Question / Help Capture Card Question

ShakeDown

New Member
Hey,
I'm in the market for a capture card for streaming and recording purposes.
Here are some of my picks

-Elgato HD60pro
- Avermedia Live Gamer HD

Anyone has suggestions ? right now I'm leaning on getting the Elgato HD60pro.
 

FaHu

Member
Elgato is in all points better. Could record and stream in 1080p60fps elgato hd60 pro and avermedia extreme are both the only capturecards who could record in those quality. Also elgato is inside and has a better connection to pc. Avermedia livegamer hd is just able to record in 720p60fps so less good.
 

FerretBomb

Active Member
I'd recommend the Micomsoft SC-512N1-L/DVI. Best capture card for livestreaming purposes currently on the market.

1080p@60 capture with full RGB24 color sampling, HDMI/DVI, component, RGB, VGA, S-video, composite. Capture all the way down to 240i for retro consoles.
$330 from Solaris Japan, but you can get a version from SabrePC for $200 (the Yuan SC512, literally the same card) without the passthrough daughtercard, and just use splitters if you want a straight-through display.

On the other hand, the HD60 Pro has very good English support, has built-in HDMI passthrough, and is much more easily available. Same price point at $200. Down sides, only does YV12 color sampling, HDMI-only, and doesn't currently support standard DirectShow capture; so stuck using their software or a supported program (like OBS). Some performance issues now and then too, on certain setups.
 
Last edited:

Videophile

Elgato
I'd recommend the Micomsoft SC-512N1-L/DVI. Best capture card for livestreaming purposes currently on the market.

1080p@60 capture with full RGB24 color sampling, HDMI/DVI, component, RGB, VGA, S-video, composite. Capture all the way down to 240i for retro consoles.
$330 from Solaris Japan, but you can get a version from SabrePC for $200 (the Yuan SC512, literally the same card) without the passthrough daughtercard, and just use splitters if you want a straight-through display.

On the other hand, the HD60 Pro has very good English support, has built-in HDMI passthrough, and is much more easily available. Same price point at $200. Down sides, only does YV12 color sampling, and doesn't currently support standard DirectShow capture; so stuck using their software or a supported program (like OBS). Some performance issues now and then too, on certain setups.
DirectShow drivers are available upon request for the HD60 Pro.
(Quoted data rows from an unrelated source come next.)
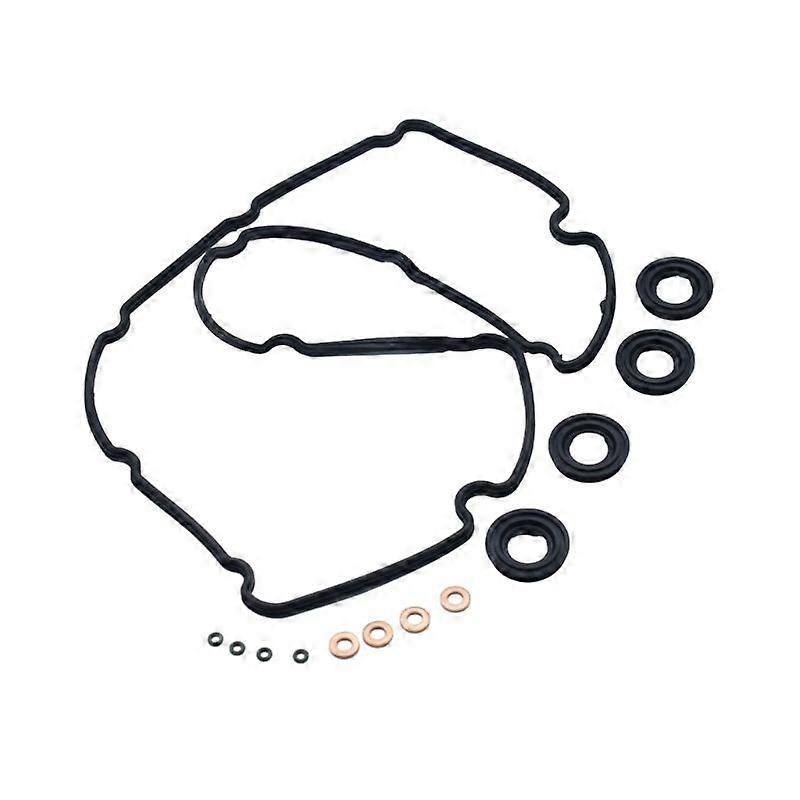 Klemmschraubensatz, Deckeldichtung, Dichtscheibe Für Einspritzdüse 1378433kit
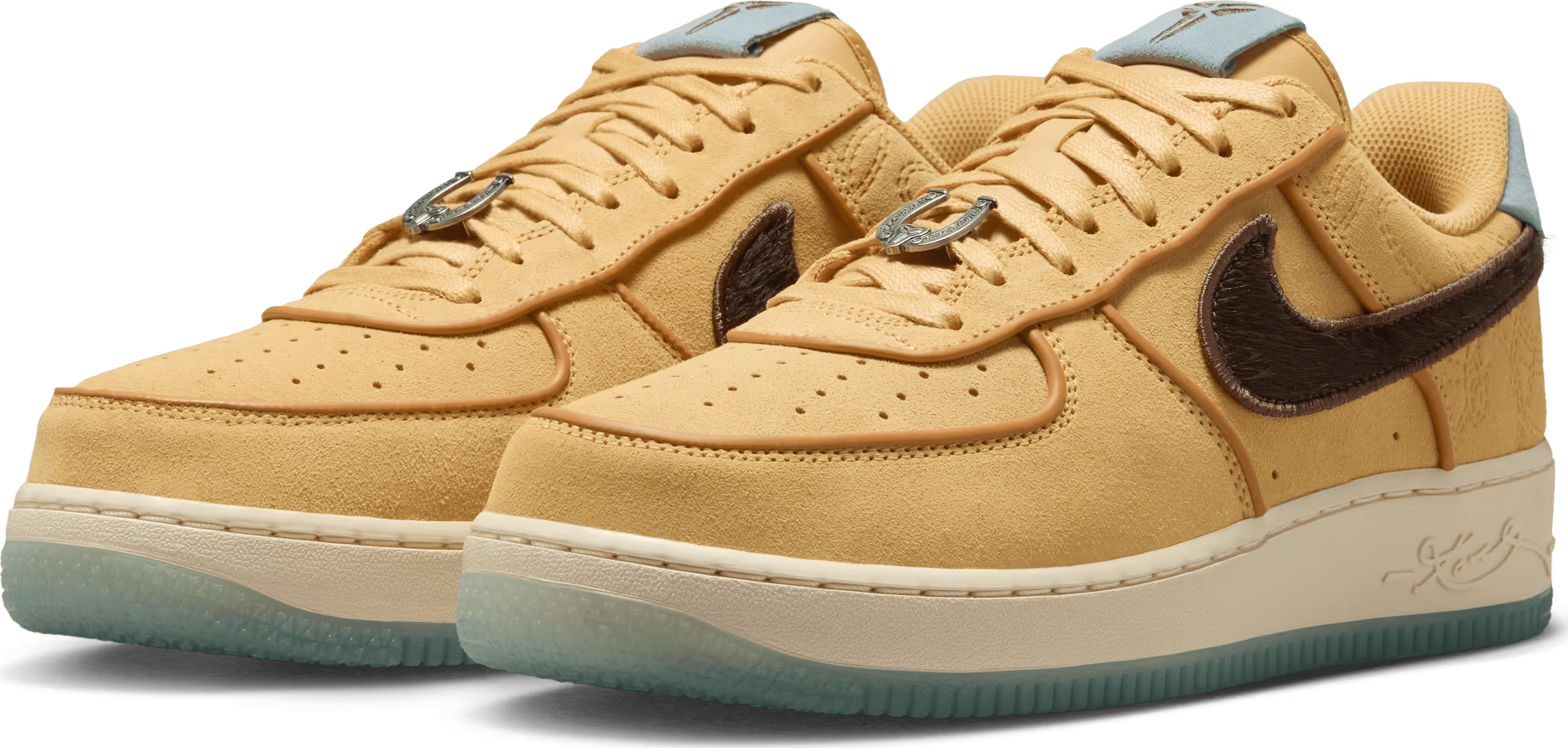 Kobe Bryant x Air Force 1 Low Protro "Siempre Mio"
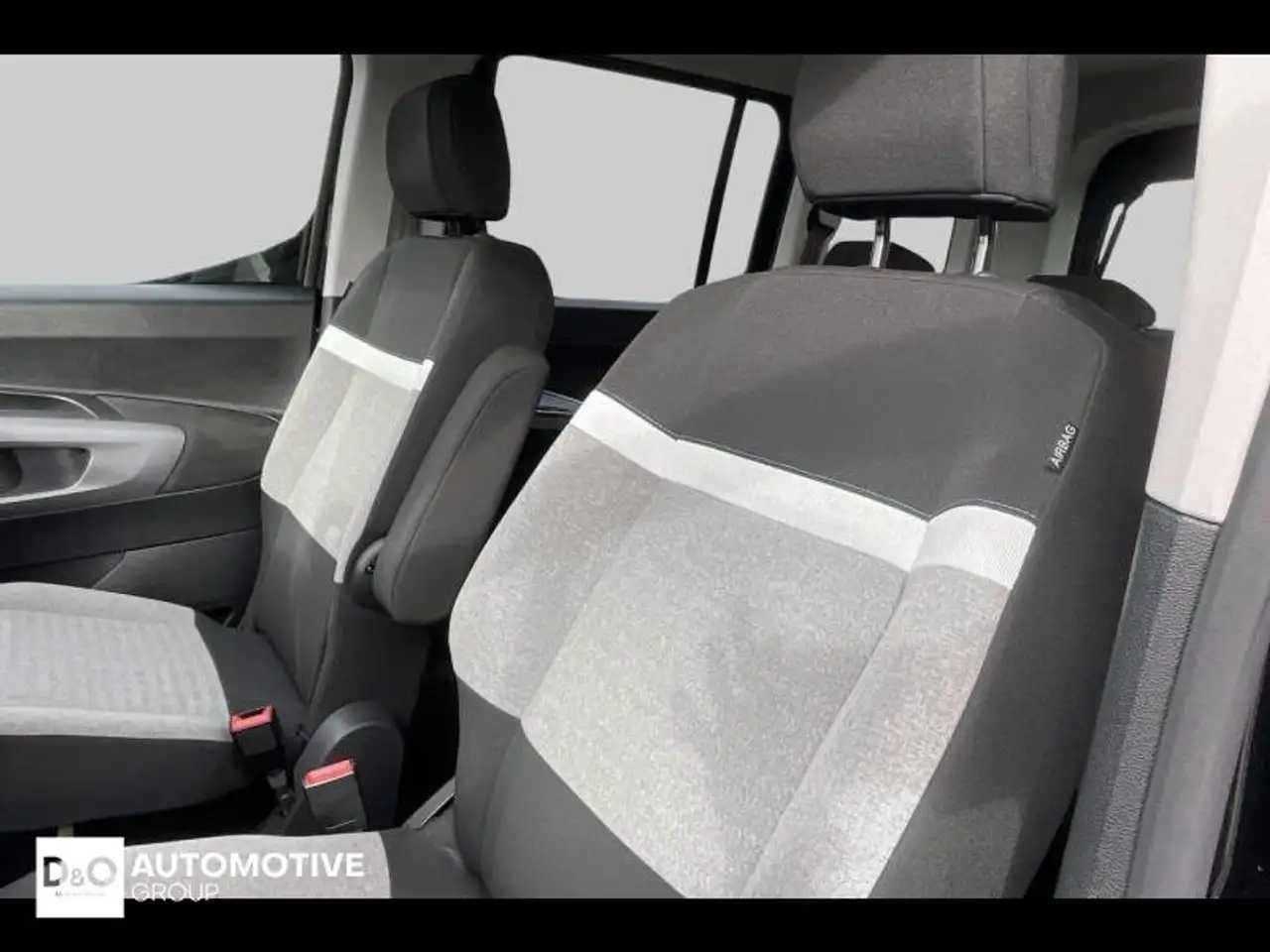 Citroen Berlingo PLUS | airco | camera | 12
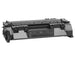 Toner Hp CF280A 80A Negro -  CF280A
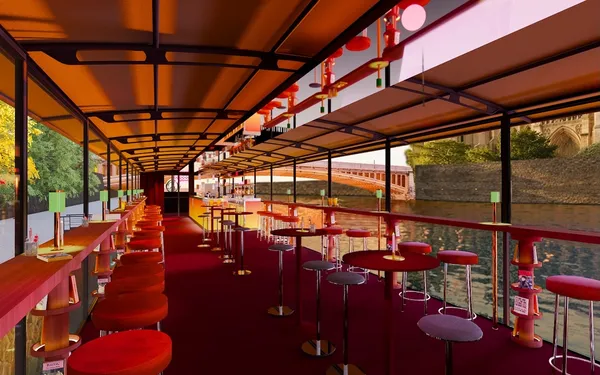 Péniche Nanna : toute la programmation de juin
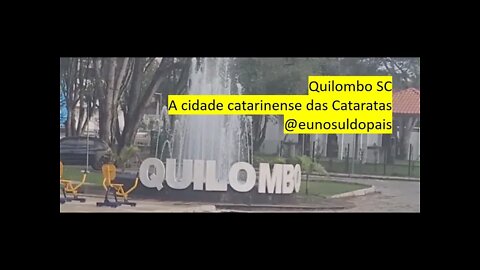 Quilombo SC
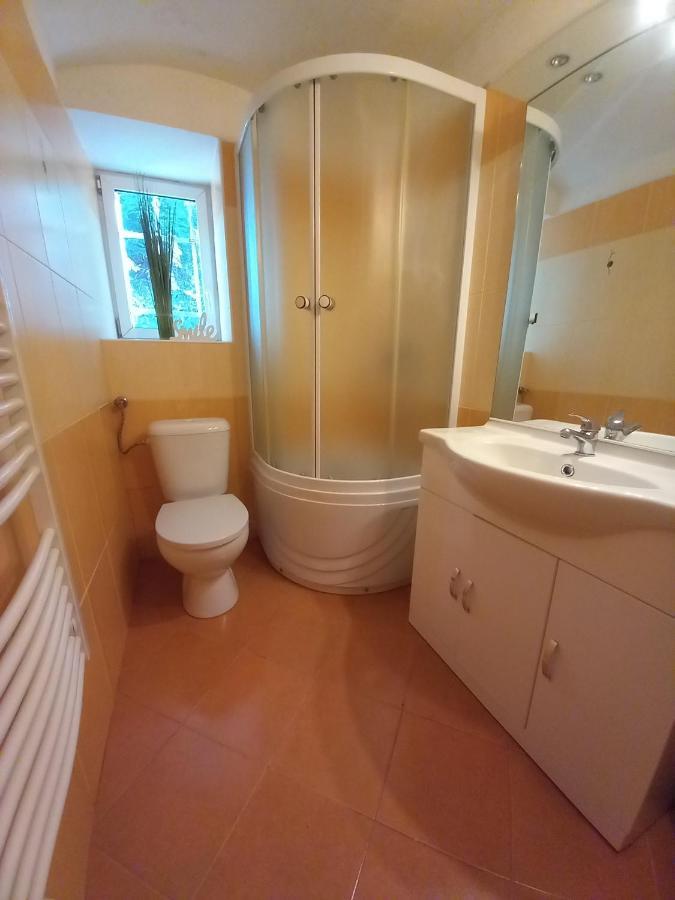 Chalupa Nela Loučná pod Klínovcem Bagian luar foto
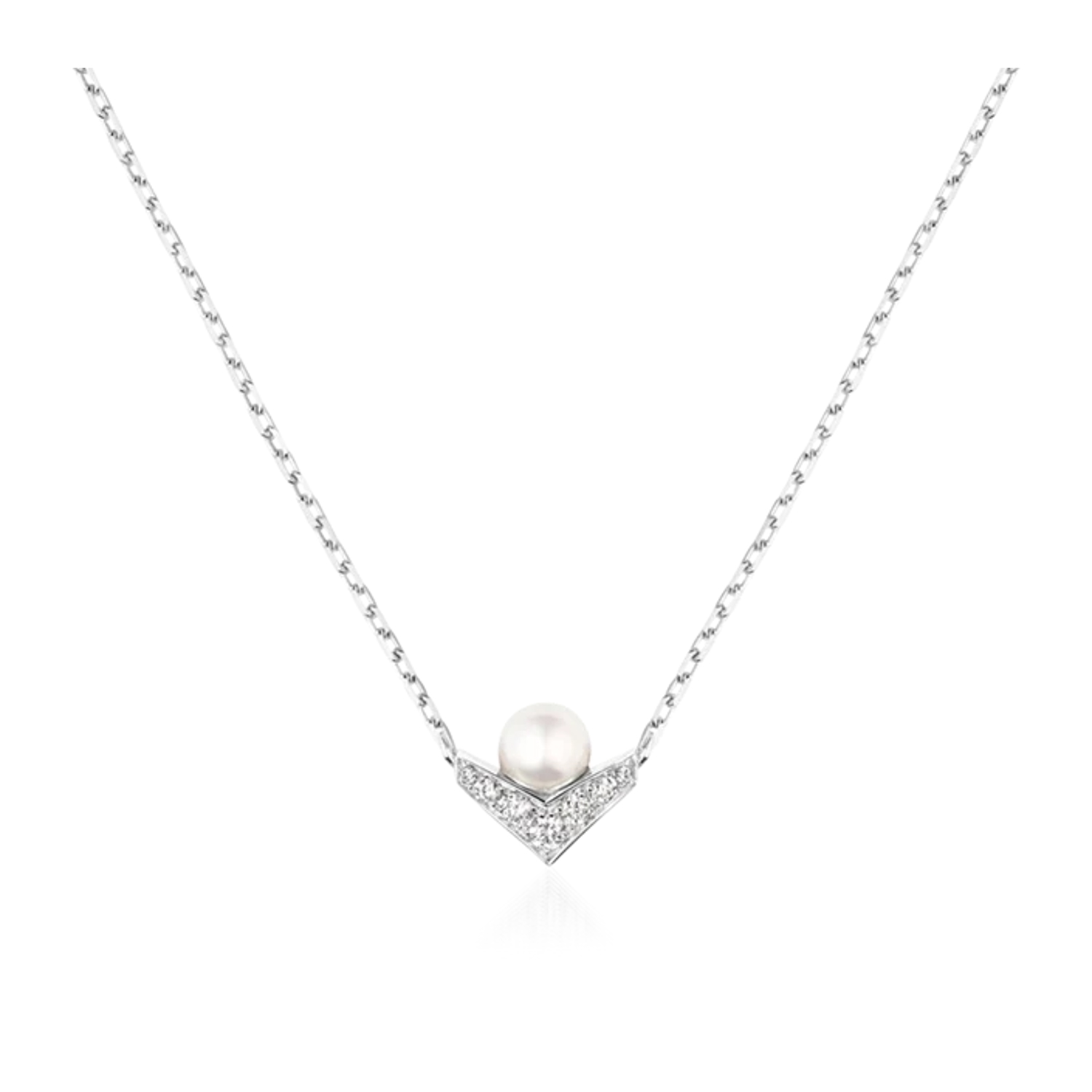 CHAUMET - 085788 - Joséphine Aigrette Necklace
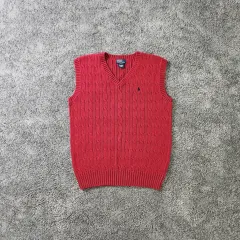POLO RALPH LAUREN ニット ベスト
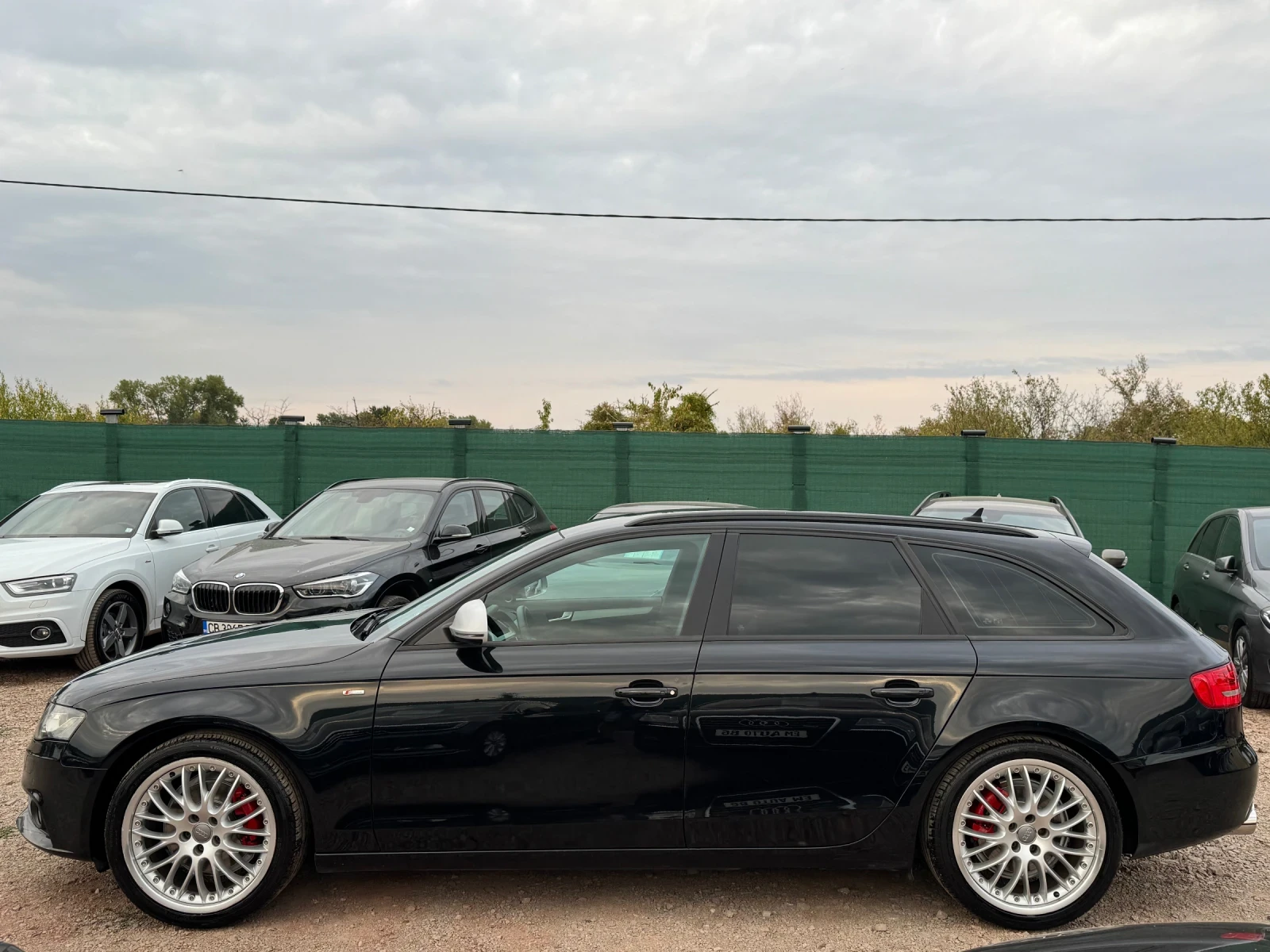 Audi A4 2.0TDI S-Line - изображение 6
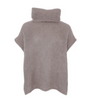 Vest BJOERK - Taupe – Mohair Mix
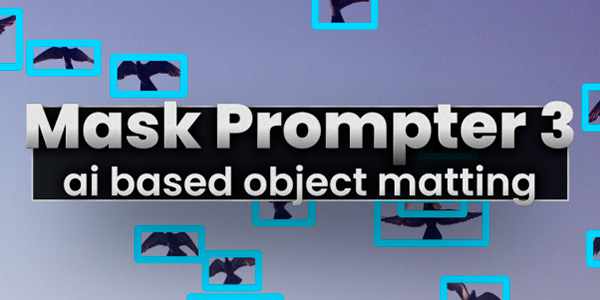Mask Prompter 3 - плагин для After Effects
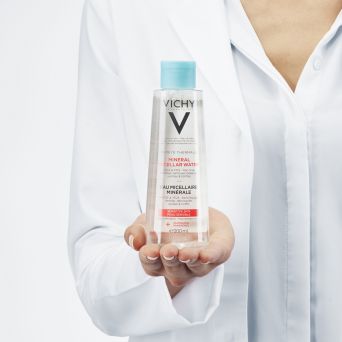 Vichy Purete Thermale Micellar Solution for Sensitive Skin 200ml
These are also currently required for multi-HD60 Pro setups. I have tested 4 at a time successfully.

We don't simply hand them out to the public as very few people have need for them and they can create a whole host of other issues.
 

Boildown

Active Member
There's Datapath cards on ebay again, I just checked:

http://www.ebay.com/itm/Datapath-Vi...-PCI-E-Premium-Full-HD-PC-Apple-/121756494901

$299 is nice price for one, it can do 1080p60, you can get a DVI to component or RGB or HDMI adapter if you can't output DVI. Down side is that you have to send the audio separately instead of using HDMI for audio. And that you need a PCIe 4x slot instead of a 1x slot. More info: https://obsproject.com/forum/threads/unsupported-datapath-vision-capture.12503

One of the great things about Datapath is that it'll do any resolution and framerate multiplies out to less than its pixel rate. You're not stuck to canned resolutions and framerates. For example, I ran my E1S at 1920p1080x110fps, which means that I could expect it to do better than 2560x1440x60fps, if you do the math (1920x1080x110 > 2560x1440x60).
 

FerretBomb

Active Member
I'm still kind of amazed that I got my E2 for $130, after seeing prices since then.
As a note, the non-S variant has (slightly) less pixel throughput.